— START EXCERPT —
# Nollie Front Flips?



## CheoSamad (Nov 18, 2011)

Today we found a sweet steep roller at my hill that lead straight into some man made snow which was super soft. We tried some new inverts into it. I managed to land a few nollie front flips and they are a trick I hope to master. The only problem I have had is over rotation. On 3 occasions out of the maybe 7 tries (under rotated on my first try) I over rotated and either went over the nose or turned in to some weird back 180 out and slammed my face. Any tips on how to help this? Am I untucking too late and should unwind earlier? And help is appreciated.


----------



## Tech420 (Jul 1, 2011)

post vids.


----------



## CheoSamad (Nov 18, 2011)

Tech420 said:


> post vids.


Wont have another chance to go until after this week probably. Mountain is closed because of Ice Rain and well RAIN.


----------



## john doe (Nov 6, 2009)
— END EXCERPT —
### WHAT IS ASKED
**1)** Write out the passage of the forum thread on nollie front flips from "Wont have another" to "(Nov 6, 2009)".
**2)** Extend the forum thread on nollie front flips, picking up at the point where it stops.
The material after this point is not needed.
— START MATERIAL PROVIDED —
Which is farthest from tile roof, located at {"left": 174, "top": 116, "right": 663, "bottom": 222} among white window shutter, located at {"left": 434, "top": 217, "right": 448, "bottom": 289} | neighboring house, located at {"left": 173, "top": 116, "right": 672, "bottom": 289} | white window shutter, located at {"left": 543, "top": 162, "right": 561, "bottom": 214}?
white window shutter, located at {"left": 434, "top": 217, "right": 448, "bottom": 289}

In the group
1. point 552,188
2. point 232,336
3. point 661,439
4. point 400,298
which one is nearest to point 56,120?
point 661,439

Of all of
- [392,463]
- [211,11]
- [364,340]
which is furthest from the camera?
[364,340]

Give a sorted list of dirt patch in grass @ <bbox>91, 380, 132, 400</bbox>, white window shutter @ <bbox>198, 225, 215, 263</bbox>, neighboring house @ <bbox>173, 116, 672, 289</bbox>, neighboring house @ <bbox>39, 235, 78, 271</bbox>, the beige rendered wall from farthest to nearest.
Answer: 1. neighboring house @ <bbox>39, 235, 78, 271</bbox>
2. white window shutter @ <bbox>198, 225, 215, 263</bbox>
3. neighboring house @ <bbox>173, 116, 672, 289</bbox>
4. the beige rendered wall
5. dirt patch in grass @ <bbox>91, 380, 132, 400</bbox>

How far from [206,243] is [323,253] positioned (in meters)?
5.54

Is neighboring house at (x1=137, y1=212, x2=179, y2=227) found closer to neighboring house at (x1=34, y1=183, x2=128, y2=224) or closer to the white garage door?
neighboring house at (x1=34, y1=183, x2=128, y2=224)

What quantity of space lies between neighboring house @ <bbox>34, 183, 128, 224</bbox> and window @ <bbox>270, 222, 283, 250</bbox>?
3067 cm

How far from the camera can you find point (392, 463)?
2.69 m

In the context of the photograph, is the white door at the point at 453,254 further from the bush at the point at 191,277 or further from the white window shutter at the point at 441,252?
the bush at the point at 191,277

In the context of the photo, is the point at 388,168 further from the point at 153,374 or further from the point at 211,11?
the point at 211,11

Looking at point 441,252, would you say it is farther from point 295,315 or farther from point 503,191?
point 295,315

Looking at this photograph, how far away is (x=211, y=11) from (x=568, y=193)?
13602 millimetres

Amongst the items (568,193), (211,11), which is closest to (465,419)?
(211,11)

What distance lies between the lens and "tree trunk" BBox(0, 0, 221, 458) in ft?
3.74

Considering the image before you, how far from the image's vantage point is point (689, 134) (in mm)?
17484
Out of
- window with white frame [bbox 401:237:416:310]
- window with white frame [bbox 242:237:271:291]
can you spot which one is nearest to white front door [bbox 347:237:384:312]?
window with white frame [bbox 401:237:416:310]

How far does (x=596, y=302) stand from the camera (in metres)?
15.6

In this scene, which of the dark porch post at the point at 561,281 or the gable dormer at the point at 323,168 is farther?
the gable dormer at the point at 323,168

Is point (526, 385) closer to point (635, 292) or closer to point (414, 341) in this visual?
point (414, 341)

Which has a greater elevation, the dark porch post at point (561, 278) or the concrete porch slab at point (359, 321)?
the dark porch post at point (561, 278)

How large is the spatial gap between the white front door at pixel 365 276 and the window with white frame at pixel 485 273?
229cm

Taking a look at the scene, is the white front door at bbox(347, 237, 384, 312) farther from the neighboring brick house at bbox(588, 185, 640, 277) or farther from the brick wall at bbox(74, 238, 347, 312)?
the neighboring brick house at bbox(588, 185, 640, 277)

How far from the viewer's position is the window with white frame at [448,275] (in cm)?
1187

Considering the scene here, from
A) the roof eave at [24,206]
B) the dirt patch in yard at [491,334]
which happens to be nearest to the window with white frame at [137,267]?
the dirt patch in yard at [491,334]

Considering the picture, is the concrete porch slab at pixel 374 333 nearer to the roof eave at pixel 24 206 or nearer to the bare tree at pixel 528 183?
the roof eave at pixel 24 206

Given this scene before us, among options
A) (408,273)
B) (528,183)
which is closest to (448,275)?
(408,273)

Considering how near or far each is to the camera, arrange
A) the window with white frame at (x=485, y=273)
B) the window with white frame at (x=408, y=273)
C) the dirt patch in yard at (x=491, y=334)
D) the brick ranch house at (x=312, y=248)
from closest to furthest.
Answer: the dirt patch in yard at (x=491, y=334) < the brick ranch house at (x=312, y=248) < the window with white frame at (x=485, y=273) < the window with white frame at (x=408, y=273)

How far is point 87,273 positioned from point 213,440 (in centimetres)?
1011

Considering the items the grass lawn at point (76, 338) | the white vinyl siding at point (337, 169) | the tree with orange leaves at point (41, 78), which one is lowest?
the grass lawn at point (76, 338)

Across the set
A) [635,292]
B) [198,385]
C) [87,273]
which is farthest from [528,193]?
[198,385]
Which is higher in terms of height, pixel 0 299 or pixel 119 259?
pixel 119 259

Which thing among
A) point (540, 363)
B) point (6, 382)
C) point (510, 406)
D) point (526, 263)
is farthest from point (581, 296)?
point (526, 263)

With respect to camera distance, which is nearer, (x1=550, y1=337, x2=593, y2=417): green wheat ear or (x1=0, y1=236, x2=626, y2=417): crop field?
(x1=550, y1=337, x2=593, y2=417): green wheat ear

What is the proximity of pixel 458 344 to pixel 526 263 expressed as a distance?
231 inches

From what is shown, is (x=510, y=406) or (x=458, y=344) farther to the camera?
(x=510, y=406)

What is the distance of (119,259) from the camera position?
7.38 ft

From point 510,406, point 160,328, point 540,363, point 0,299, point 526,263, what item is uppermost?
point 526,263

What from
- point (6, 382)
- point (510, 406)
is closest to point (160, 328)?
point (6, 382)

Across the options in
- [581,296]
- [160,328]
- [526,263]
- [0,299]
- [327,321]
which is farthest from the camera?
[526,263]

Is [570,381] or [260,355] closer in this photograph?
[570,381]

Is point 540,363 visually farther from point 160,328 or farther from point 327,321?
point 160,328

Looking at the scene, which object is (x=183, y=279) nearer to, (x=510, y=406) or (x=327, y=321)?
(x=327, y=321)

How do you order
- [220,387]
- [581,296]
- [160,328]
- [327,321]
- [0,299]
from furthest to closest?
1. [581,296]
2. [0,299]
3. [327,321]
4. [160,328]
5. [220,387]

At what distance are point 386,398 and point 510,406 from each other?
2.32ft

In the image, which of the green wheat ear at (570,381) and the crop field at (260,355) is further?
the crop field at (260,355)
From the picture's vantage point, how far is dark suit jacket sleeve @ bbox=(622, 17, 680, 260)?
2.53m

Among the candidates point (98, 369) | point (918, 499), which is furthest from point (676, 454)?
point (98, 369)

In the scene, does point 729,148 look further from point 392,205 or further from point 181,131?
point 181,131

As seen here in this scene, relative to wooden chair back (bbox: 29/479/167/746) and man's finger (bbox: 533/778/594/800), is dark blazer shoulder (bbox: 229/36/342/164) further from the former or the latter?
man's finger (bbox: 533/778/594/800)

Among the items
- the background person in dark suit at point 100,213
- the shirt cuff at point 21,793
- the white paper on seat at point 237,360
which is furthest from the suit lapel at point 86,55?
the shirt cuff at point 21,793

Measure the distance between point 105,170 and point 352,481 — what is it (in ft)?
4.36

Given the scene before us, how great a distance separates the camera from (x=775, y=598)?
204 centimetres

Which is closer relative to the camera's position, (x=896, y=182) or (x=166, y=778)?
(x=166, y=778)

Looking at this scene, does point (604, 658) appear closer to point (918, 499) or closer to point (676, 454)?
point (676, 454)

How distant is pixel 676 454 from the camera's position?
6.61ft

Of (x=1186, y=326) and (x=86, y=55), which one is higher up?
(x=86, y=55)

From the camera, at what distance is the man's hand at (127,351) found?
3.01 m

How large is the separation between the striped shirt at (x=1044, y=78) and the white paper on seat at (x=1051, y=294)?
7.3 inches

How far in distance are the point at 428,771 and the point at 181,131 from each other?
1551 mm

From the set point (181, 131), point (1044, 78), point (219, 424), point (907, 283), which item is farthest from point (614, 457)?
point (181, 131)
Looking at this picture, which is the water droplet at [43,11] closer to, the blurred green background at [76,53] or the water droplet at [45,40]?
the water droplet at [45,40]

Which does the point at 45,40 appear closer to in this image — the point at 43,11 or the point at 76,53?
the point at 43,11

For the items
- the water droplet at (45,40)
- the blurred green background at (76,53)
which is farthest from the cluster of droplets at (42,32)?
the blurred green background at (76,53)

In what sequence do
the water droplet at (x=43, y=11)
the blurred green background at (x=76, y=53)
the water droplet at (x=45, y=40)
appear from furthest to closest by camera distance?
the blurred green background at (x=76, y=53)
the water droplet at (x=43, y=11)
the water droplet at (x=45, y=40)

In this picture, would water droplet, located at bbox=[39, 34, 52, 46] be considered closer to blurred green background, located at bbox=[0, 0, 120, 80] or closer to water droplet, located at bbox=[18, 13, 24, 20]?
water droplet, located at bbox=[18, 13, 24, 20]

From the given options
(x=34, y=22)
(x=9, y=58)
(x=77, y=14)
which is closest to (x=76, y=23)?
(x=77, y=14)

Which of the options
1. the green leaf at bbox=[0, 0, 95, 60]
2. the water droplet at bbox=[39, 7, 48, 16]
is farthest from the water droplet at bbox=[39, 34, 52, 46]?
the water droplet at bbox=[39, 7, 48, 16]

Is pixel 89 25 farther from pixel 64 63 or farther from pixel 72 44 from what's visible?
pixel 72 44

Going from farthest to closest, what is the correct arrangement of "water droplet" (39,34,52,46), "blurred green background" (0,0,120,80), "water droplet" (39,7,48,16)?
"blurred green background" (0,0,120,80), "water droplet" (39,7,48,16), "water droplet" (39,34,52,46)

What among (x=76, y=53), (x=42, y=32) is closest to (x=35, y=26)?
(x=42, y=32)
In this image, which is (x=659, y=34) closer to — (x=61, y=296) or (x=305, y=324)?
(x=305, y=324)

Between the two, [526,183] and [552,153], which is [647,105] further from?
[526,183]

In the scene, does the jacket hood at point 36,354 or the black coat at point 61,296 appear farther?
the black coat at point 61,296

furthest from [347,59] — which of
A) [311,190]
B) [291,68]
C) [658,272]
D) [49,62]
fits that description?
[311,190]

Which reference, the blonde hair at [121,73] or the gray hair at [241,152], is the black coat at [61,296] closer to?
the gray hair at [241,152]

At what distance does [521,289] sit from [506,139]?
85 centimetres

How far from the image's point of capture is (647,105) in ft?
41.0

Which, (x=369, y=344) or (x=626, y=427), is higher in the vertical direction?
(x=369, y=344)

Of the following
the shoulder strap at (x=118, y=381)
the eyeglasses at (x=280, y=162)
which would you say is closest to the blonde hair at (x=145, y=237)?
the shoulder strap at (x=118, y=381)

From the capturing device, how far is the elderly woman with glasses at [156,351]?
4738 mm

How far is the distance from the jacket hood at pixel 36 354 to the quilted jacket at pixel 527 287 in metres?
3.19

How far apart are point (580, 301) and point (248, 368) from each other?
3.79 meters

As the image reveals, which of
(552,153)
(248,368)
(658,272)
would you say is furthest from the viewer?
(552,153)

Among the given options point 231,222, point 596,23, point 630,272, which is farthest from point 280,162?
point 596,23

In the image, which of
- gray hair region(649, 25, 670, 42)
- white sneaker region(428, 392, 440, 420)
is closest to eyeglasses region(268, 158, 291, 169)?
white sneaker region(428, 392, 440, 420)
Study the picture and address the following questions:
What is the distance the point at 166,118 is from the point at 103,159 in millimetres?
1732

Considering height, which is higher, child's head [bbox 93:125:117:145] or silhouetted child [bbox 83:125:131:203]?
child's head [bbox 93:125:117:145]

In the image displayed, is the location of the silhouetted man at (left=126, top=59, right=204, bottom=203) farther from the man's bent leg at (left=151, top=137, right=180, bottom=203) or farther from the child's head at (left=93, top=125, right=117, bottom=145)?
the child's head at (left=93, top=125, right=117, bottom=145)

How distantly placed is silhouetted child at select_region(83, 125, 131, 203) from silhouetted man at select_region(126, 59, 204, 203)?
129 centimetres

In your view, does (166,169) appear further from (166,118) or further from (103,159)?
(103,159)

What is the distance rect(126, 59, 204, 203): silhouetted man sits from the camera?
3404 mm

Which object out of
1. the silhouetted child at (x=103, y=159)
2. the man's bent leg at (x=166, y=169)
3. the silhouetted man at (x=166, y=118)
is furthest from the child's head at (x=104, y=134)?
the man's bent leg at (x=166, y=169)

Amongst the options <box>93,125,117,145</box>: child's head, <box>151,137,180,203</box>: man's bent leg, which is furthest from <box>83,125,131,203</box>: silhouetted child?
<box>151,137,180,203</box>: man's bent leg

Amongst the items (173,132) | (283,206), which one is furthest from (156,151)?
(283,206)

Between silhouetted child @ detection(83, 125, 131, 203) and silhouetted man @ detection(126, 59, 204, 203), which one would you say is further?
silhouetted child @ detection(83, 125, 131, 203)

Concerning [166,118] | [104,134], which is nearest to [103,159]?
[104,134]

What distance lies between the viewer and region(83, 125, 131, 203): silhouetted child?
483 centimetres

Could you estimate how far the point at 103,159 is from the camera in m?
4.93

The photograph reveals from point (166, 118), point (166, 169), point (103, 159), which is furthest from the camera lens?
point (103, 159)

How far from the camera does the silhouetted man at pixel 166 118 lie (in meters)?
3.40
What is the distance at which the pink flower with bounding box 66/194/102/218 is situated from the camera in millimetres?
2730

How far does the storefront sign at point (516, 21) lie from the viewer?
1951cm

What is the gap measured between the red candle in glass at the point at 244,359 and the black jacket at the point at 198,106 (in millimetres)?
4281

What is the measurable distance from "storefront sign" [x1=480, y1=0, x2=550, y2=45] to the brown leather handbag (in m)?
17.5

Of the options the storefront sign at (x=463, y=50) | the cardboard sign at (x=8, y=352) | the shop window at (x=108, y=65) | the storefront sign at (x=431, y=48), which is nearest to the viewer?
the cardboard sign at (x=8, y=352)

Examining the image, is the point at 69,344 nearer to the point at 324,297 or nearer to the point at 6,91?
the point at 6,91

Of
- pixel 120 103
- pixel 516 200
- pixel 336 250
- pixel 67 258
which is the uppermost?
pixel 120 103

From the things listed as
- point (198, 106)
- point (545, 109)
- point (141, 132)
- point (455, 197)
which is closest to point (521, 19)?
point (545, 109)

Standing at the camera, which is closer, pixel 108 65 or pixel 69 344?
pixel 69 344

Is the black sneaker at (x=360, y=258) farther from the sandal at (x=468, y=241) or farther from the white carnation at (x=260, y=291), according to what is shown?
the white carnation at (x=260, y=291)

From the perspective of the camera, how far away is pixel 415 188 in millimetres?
— END MATERIAL PROVIDED —
### ANSWERS FOR THE EXERCISE
**1)**
Wont have another chance to go until after this week probably. Mountain is closed because of Ice Rain and well RAIN.


----------



## john doe (Nov 6, 2009)

**2)**
When you are rotating you need to be in a tucked position. This way, when you spot your landing, you are able to un-tuck at the right time to slow your rotation and land flat. If you are just hucking and hoping for the best then it will always be inconsistent.


----------



## CheoSamad (Nov 18, 2011)

john doe said:


> When you are rotating you need to be in a tucked position. This way, when you spot your landing, you are able to un-tuck at the right time to slow your rotation and land flat. *If you are just hucking and hoping for the best then it will always be inconsistent.*


Unfortune truth is I am probably just hucking. Since It all happens so fast Im not really able to orientate myself enough to "spot the landing". I was trying to simply go off of noticing when Im upside down and untucking when Im rightside up.


----------



## ThunderChunky (Oct 1, 2011)

I do it and just land on my back. None of my friends were with me though so I don't know what was wrong. I feel like it's much harder to do it off something other than a jump the first time you do it.


----------



## CheeseForSteeze (May 11, 2011)

What style are you going, tamedog? If you nollie too hard, you will over rotate, especially if you are off the end of a box, roller or whatever. If you tuck right, you'll get the rotation and it will be more controllable with a smoothly popped nollie. When you nollie, think about popping not just forward (this is what causes the "huck") but forward _and_ up and using your tuck to get the rotation, not hucking it out. In short, tuck not huck.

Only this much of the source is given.